First-order thermal insensitivity of the frequency of a narrow spectral hole in a crystal

TL;DR

This paper demonstrates that by carefully controlling buffer gas pressure, the frequency of a narrow spectral hole in a crystal can be made insensitive to first-order temperature fluctuations, aiding stable laser development.

Contribution

It introduces a method to achieve first-order thermal insensitivity of spectral hole frequency in a crystal through buffer gas pressure tuning.

Findings

Identified a 'magic' pressure and temperature where frequency is temperature-insensitive.

Measured frequency shifts across various temperatures and buffer gas pressures.

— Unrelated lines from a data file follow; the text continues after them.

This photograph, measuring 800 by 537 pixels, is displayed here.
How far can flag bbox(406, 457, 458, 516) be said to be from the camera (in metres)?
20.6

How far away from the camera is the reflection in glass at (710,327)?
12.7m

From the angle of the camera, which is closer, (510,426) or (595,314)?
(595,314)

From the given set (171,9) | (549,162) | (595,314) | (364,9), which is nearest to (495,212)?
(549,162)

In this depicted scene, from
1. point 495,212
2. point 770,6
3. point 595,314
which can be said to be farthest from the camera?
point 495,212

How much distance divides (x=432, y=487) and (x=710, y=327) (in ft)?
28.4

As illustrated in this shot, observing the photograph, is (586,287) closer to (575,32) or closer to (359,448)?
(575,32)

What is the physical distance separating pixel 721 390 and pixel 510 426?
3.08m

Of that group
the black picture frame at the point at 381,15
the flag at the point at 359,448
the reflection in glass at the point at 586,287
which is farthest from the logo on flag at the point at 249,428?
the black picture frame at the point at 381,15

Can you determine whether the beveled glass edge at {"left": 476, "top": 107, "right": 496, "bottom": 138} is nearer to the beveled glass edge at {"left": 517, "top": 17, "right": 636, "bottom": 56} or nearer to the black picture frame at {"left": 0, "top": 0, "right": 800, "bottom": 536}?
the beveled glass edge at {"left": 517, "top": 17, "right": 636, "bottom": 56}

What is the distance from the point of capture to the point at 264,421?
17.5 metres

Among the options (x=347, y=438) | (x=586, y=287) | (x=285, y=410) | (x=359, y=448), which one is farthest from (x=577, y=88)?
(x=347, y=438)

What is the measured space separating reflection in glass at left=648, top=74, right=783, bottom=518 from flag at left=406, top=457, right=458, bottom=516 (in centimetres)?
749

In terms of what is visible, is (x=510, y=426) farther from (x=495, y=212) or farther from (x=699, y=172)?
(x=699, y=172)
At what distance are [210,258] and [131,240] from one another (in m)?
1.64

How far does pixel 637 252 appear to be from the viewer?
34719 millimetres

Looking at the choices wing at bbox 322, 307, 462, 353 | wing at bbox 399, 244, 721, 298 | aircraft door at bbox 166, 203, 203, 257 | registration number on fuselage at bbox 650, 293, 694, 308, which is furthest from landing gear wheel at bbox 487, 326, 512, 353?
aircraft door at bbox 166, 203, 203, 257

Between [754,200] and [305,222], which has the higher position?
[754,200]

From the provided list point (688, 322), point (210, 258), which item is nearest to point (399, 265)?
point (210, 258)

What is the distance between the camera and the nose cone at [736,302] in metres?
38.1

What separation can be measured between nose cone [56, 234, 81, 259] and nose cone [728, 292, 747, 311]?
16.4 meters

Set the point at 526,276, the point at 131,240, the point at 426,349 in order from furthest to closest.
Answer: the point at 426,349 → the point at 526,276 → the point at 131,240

Showed potential for improved ultrastable laser stabilization.

Abstract

The possibility of generating an narrow spectral hole in a rare-earth doped crystal opens the gateway to a variety of applications, one of which is the realization of an ultrastable laser. As this is achieved by locking in a pre-stabilized laser to the narrow hole, a prerequisite is the elimination of frequency fluctuations of the spectral hole. One potential source of such fluctuations can arise from temperature instabilities. However, when the crystal is surrounded by a buffer gas subject to the same temperature as the crystal, the effect of temperature-induced pressure changes may be used to counterbalance the direct effect of temperature fluctuations. For a particular pressure, it is indeed possible to identify a temperature for which the spectral hole resonant frequency is independent of the first-order thermal fluctuations. Here, we measure frequency shifts as a function of temperature for different values of the pressure of the surrounding buffer gas, and identify the ``magic'' environment within which the spectral hole is largely insensitive to temperature.